Did I read that OP correctly you are the star vilian in a movie.  Thats wonderful.


----------



## Zendokan (Jul 27, 2008)

I saw the trailer, will be a great action movie but what is the connection with Ong Bak 1? The first movie plays in comtempery Thailand, the second looks more like playing 500 years in the past.

Greet movie, but calling it Ong Bak 2 feels more like a marketing skeem then it being a sequel or prequel to Ong bak 1.

My 2 cents ( from watching the trailer)

greetz,

Zendokan


----------



## Damian Mavis (Jul 28, 2008)

Ya it has absolutely NOTHING to do with number 1 hehe, but I was suprised TomYumKoong (The Protector) wasnt called OngBak2.....)  This movie is based in the past (like alot of kungfu movies).  There has been alot of problems in the media here in Thailand about the filming of Ong Bak 2 but I'm sure they will get it done and we will all have the pleasure of watching it around the world.

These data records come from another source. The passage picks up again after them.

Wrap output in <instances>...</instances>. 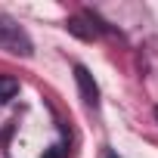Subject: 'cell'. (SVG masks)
Returning a JSON list of instances; mask_svg holds the SVG:
<instances>
[{
	"label": "cell",
	"instance_id": "cell-4",
	"mask_svg": "<svg viewBox=\"0 0 158 158\" xmlns=\"http://www.w3.org/2000/svg\"><path fill=\"white\" fill-rule=\"evenodd\" d=\"M16 93H19V81H16V77H3V74H0V102L13 99Z\"/></svg>",
	"mask_w": 158,
	"mask_h": 158
},
{
	"label": "cell",
	"instance_id": "cell-7",
	"mask_svg": "<svg viewBox=\"0 0 158 158\" xmlns=\"http://www.w3.org/2000/svg\"><path fill=\"white\" fill-rule=\"evenodd\" d=\"M155 121H158V109H155Z\"/></svg>",
	"mask_w": 158,
	"mask_h": 158
},
{
	"label": "cell",
	"instance_id": "cell-5",
	"mask_svg": "<svg viewBox=\"0 0 158 158\" xmlns=\"http://www.w3.org/2000/svg\"><path fill=\"white\" fill-rule=\"evenodd\" d=\"M44 158H59V149H50V152H47Z\"/></svg>",
	"mask_w": 158,
	"mask_h": 158
},
{
	"label": "cell",
	"instance_id": "cell-6",
	"mask_svg": "<svg viewBox=\"0 0 158 158\" xmlns=\"http://www.w3.org/2000/svg\"><path fill=\"white\" fill-rule=\"evenodd\" d=\"M109 158H118V155H115V152H112V155H109Z\"/></svg>",
	"mask_w": 158,
	"mask_h": 158
},
{
	"label": "cell",
	"instance_id": "cell-1",
	"mask_svg": "<svg viewBox=\"0 0 158 158\" xmlns=\"http://www.w3.org/2000/svg\"><path fill=\"white\" fill-rule=\"evenodd\" d=\"M0 50L10 53V56H22V59H28V56L34 53L31 37H28L25 28H22L16 19H10V16H0Z\"/></svg>",
	"mask_w": 158,
	"mask_h": 158
},
{
	"label": "cell",
	"instance_id": "cell-3",
	"mask_svg": "<svg viewBox=\"0 0 158 158\" xmlns=\"http://www.w3.org/2000/svg\"><path fill=\"white\" fill-rule=\"evenodd\" d=\"M68 31L77 34V37H84V40H93V37H96V28L87 25V19H81V16H77V19H68Z\"/></svg>",
	"mask_w": 158,
	"mask_h": 158
},
{
	"label": "cell",
	"instance_id": "cell-2",
	"mask_svg": "<svg viewBox=\"0 0 158 158\" xmlns=\"http://www.w3.org/2000/svg\"><path fill=\"white\" fill-rule=\"evenodd\" d=\"M74 81H77V90H81V99H84L90 109H96V106H99V87H96V81H93V74H90L84 65H74Z\"/></svg>",
	"mask_w": 158,
	"mask_h": 158
}]
</instances>
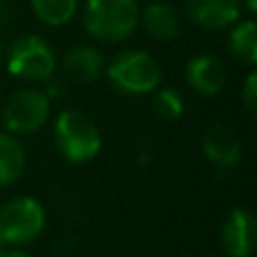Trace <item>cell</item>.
Returning a JSON list of instances; mask_svg holds the SVG:
<instances>
[{
	"mask_svg": "<svg viewBox=\"0 0 257 257\" xmlns=\"http://www.w3.org/2000/svg\"><path fill=\"white\" fill-rule=\"evenodd\" d=\"M84 30L99 43H122L140 27V3L138 0H86Z\"/></svg>",
	"mask_w": 257,
	"mask_h": 257,
	"instance_id": "1",
	"label": "cell"
},
{
	"mask_svg": "<svg viewBox=\"0 0 257 257\" xmlns=\"http://www.w3.org/2000/svg\"><path fill=\"white\" fill-rule=\"evenodd\" d=\"M54 145L72 165L93 160L102 149V131L81 108H63L54 117Z\"/></svg>",
	"mask_w": 257,
	"mask_h": 257,
	"instance_id": "2",
	"label": "cell"
},
{
	"mask_svg": "<svg viewBox=\"0 0 257 257\" xmlns=\"http://www.w3.org/2000/svg\"><path fill=\"white\" fill-rule=\"evenodd\" d=\"M108 84L122 95L140 97L160 88L163 70L158 61L145 50H122L104 68Z\"/></svg>",
	"mask_w": 257,
	"mask_h": 257,
	"instance_id": "3",
	"label": "cell"
},
{
	"mask_svg": "<svg viewBox=\"0 0 257 257\" xmlns=\"http://www.w3.org/2000/svg\"><path fill=\"white\" fill-rule=\"evenodd\" d=\"M45 228V210L34 196H14L0 205V239L9 248L34 244Z\"/></svg>",
	"mask_w": 257,
	"mask_h": 257,
	"instance_id": "4",
	"label": "cell"
},
{
	"mask_svg": "<svg viewBox=\"0 0 257 257\" xmlns=\"http://www.w3.org/2000/svg\"><path fill=\"white\" fill-rule=\"evenodd\" d=\"M7 70L23 81H48L57 70L54 48L39 34H21L7 48Z\"/></svg>",
	"mask_w": 257,
	"mask_h": 257,
	"instance_id": "5",
	"label": "cell"
},
{
	"mask_svg": "<svg viewBox=\"0 0 257 257\" xmlns=\"http://www.w3.org/2000/svg\"><path fill=\"white\" fill-rule=\"evenodd\" d=\"M50 108L52 102L45 97L43 90L23 88L16 90L0 108V122L12 136H27L39 131L50 120Z\"/></svg>",
	"mask_w": 257,
	"mask_h": 257,
	"instance_id": "6",
	"label": "cell"
},
{
	"mask_svg": "<svg viewBox=\"0 0 257 257\" xmlns=\"http://www.w3.org/2000/svg\"><path fill=\"white\" fill-rule=\"evenodd\" d=\"M221 244L230 257H253L257 248V219L248 208L228 212L221 226Z\"/></svg>",
	"mask_w": 257,
	"mask_h": 257,
	"instance_id": "7",
	"label": "cell"
},
{
	"mask_svg": "<svg viewBox=\"0 0 257 257\" xmlns=\"http://www.w3.org/2000/svg\"><path fill=\"white\" fill-rule=\"evenodd\" d=\"M185 14L201 30H226L239 21L241 0H185Z\"/></svg>",
	"mask_w": 257,
	"mask_h": 257,
	"instance_id": "8",
	"label": "cell"
},
{
	"mask_svg": "<svg viewBox=\"0 0 257 257\" xmlns=\"http://www.w3.org/2000/svg\"><path fill=\"white\" fill-rule=\"evenodd\" d=\"M226 66L214 54H196L185 66V81L196 95L212 97L219 95L226 86Z\"/></svg>",
	"mask_w": 257,
	"mask_h": 257,
	"instance_id": "9",
	"label": "cell"
},
{
	"mask_svg": "<svg viewBox=\"0 0 257 257\" xmlns=\"http://www.w3.org/2000/svg\"><path fill=\"white\" fill-rule=\"evenodd\" d=\"M203 154L217 167L235 169L241 163V156H244L239 133L228 124L210 126L203 136Z\"/></svg>",
	"mask_w": 257,
	"mask_h": 257,
	"instance_id": "10",
	"label": "cell"
},
{
	"mask_svg": "<svg viewBox=\"0 0 257 257\" xmlns=\"http://www.w3.org/2000/svg\"><path fill=\"white\" fill-rule=\"evenodd\" d=\"M106 59L95 45H75L61 59V72L72 84H93L104 75Z\"/></svg>",
	"mask_w": 257,
	"mask_h": 257,
	"instance_id": "11",
	"label": "cell"
},
{
	"mask_svg": "<svg viewBox=\"0 0 257 257\" xmlns=\"http://www.w3.org/2000/svg\"><path fill=\"white\" fill-rule=\"evenodd\" d=\"M140 25L154 41L167 43L181 36L183 16L174 5L167 3H149L140 7Z\"/></svg>",
	"mask_w": 257,
	"mask_h": 257,
	"instance_id": "12",
	"label": "cell"
},
{
	"mask_svg": "<svg viewBox=\"0 0 257 257\" xmlns=\"http://www.w3.org/2000/svg\"><path fill=\"white\" fill-rule=\"evenodd\" d=\"M27 165V154L12 133L0 131V187L12 185L23 176Z\"/></svg>",
	"mask_w": 257,
	"mask_h": 257,
	"instance_id": "13",
	"label": "cell"
},
{
	"mask_svg": "<svg viewBox=\"0 0 257 257\" xmlns=\"http://www.w3.org/2000/svg\"><path fill=\"white\" fill-rule=\"evenodd\" d=\"M228 50L232 59L244 66L257 63V25L255 21H237L228 36Z\"/></svg>",
	"mask_w": 257,
	"mask_h": 257,
	"instance_id": "14",
	"label": "cell"
},
{
	"mask_svg": "<svg viewBox=\"0 0 257 257\" xmlns=\"http://www.w3.org/2000/svg\"><path fill=\"white\" fill-rule=\"evenodd\" d=\"M32 14L50 27H61L77 16L79 0H30Z\"/></svg>",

If you're curious about the movie I'm playing in here is the trailer: http://eng.phranakornfilm.com/upload/movie/movie/movie_25.wmv   it's only 4 megs so should download fast.  I'm the bearded, blonde guy with black stripes in his hair and on his face.  There is a certain amount of muay thai in this movie but they don't focus solely on muay thai, although you will see me eat a nice elbow near the end of the trailer!


----------



## tshadowchaser (Jul 28, 2008)

You looked positively scary in that.

So how is your training going?


----------



## Damian Mavis (Jul 28, 2008)

Thanks!  Scary is good!

Right now I'm a little depressed about my training.... I'm supposed to be getting ready for a series of Kyokushin tournaments (full contact bare knuckle fights with knees and leg kicks - youtube kyokushin and you can see what its like) but I just sprained my foot pretty bad last week so had to stop training... the first tournament is exactly a month away here in Thailand so not alot of time to heal and get ready, after that I'm supposed to fight in China in September and then Japan in November.  The training is extremely intense... but I love it, I feel good and my body hasn't looked this good since I was 25!  Hope the foot is ok, I start seriously training again in 2 days.


----------



## tshadowchaser (Jul 28, 2008)

The best to you in those fights.
If you have reached the level where they think you should be fighting in other countries then I think your training must be top notch and you must be doing well.
Be sure to let us know how these fights go


----------



## tko4u (Sep 4, 2008)

Jaa is amazing. The protector was good but I cant wait for ong bak 2 to come out.


----------



## thaistyle (Oct 13, 2008)

Can't wait!!


----------



## Damian Mavis (Oct 14, 2008)

It's coming out here in Thailand in December, 2 months away.


----------